-- Begin Information given --

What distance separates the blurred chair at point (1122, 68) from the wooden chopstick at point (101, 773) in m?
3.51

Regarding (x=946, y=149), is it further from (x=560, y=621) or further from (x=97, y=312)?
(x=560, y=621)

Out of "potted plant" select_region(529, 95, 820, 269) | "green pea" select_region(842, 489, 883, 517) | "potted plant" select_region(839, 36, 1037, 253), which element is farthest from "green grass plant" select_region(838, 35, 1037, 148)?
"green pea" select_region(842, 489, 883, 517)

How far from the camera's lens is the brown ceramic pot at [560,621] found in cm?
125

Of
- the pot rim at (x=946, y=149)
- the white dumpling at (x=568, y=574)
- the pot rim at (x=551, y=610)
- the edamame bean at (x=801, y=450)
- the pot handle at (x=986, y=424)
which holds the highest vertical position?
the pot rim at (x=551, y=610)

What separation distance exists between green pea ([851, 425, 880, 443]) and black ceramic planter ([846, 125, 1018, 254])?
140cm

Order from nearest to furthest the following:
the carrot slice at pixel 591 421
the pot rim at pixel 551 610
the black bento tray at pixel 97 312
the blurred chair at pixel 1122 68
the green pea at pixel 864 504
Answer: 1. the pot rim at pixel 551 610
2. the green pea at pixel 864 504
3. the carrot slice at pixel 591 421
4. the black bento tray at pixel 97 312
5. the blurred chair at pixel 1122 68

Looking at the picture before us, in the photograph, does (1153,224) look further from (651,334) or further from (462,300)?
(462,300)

-- End Information given --
-- Begin Information given --

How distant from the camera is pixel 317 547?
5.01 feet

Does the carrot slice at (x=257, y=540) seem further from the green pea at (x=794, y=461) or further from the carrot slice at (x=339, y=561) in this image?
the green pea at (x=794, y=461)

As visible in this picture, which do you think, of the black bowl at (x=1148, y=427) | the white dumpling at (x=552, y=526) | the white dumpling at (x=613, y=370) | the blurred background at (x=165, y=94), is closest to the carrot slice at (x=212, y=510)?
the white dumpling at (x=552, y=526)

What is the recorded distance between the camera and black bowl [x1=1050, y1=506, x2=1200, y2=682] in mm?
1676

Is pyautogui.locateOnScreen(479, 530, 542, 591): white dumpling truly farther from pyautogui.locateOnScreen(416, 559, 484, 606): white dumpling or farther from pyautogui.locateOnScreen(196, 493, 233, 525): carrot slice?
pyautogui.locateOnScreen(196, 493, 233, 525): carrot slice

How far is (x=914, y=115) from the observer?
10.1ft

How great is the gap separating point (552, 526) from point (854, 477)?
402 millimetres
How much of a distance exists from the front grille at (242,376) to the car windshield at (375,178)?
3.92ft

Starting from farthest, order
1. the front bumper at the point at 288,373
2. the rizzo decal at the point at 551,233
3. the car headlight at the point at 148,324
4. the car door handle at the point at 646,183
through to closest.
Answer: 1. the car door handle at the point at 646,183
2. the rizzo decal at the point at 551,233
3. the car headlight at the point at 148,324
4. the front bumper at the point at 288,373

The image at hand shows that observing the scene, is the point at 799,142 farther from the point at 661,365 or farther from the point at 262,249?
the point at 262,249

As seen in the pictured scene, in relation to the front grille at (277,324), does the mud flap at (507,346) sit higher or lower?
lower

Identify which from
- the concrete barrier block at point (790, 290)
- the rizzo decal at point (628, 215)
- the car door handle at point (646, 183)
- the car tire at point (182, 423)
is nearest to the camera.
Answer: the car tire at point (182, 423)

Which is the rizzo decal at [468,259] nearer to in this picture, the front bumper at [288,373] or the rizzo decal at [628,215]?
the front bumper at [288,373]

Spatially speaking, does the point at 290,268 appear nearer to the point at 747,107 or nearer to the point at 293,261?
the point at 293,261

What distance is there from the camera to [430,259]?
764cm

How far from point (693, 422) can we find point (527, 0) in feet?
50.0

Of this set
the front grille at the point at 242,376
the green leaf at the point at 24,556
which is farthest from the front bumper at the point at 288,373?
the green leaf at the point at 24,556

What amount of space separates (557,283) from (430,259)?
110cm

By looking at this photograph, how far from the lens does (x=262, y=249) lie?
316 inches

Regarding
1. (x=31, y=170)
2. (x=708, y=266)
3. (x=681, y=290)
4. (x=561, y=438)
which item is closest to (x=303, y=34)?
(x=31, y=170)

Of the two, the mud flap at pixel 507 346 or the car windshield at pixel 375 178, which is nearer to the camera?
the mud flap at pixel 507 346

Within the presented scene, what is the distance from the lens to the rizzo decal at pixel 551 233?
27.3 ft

-- End Information given --
-- Begin Information given --

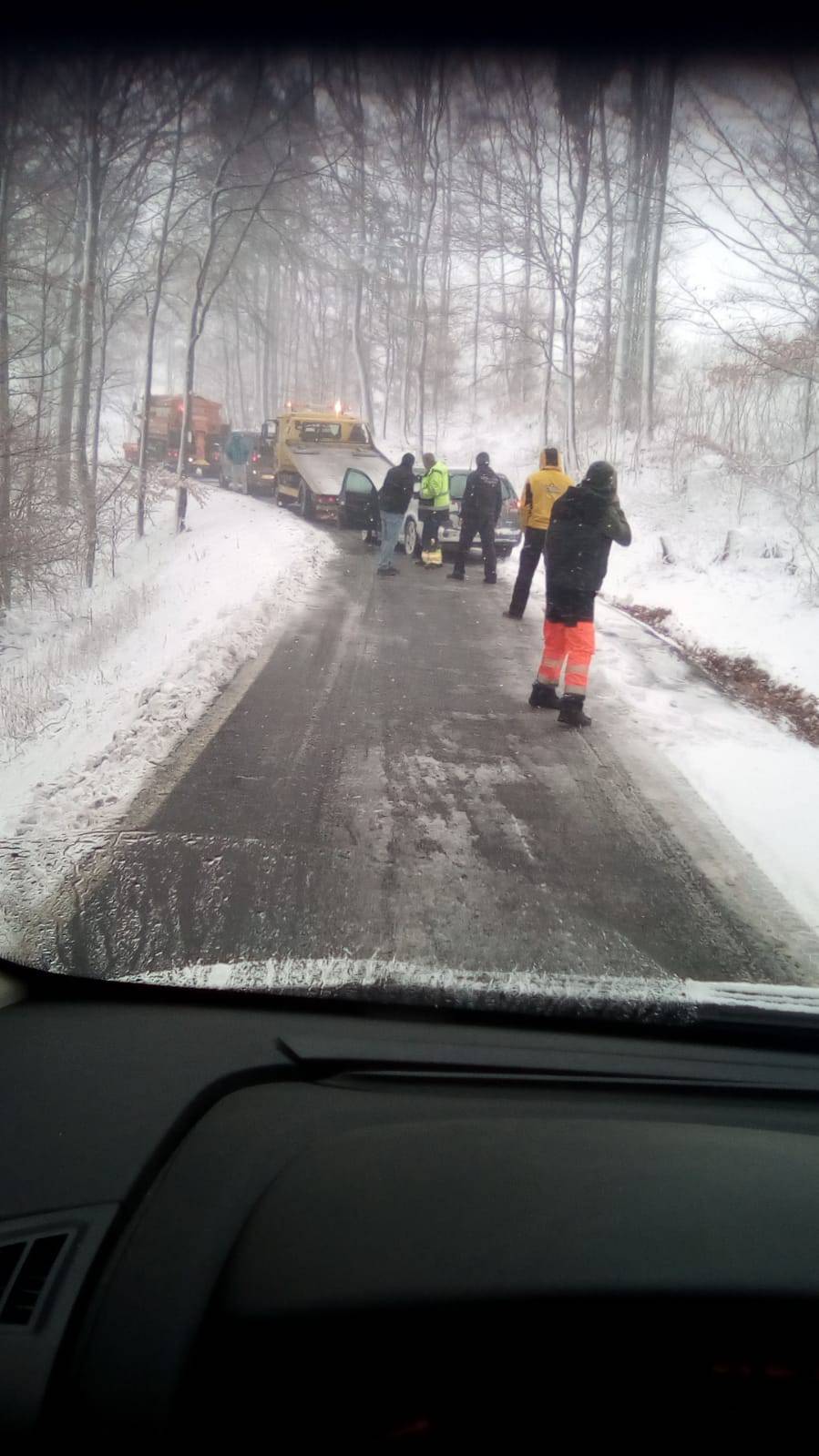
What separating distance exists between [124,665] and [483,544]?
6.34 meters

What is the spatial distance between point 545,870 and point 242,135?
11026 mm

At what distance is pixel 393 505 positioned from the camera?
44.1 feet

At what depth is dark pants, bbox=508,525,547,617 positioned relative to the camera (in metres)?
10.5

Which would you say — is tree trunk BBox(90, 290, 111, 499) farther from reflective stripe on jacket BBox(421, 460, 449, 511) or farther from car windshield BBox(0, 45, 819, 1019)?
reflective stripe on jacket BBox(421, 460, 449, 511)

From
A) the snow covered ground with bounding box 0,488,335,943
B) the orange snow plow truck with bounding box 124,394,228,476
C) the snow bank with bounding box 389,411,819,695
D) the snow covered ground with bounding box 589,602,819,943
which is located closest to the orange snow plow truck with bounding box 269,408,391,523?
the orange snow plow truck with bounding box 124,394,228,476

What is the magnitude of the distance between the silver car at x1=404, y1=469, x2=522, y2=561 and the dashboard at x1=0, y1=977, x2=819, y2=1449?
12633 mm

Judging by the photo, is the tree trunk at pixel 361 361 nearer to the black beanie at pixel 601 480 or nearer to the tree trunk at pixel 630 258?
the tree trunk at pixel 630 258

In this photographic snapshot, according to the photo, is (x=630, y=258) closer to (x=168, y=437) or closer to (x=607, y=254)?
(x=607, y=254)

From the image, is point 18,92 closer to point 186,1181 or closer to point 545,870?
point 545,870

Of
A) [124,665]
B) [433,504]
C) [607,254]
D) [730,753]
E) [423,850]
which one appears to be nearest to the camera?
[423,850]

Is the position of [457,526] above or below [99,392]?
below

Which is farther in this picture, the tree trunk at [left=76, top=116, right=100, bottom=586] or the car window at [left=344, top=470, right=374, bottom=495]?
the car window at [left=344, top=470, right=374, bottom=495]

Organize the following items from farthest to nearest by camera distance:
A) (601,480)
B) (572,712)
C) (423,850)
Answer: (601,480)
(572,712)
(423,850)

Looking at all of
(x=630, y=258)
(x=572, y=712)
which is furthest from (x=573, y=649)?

-- End Information given --

Update the lines from the one with "Looking at all of" up to and including the one with "which is furthest from (x=573, y=649)?", changing "furthest" to "farthest" and leaving everything else as it is.

### Task response
Looking at all of
(x=630, y=258)
(x=572, y=712)
which is farthest from (x=573, y=649)?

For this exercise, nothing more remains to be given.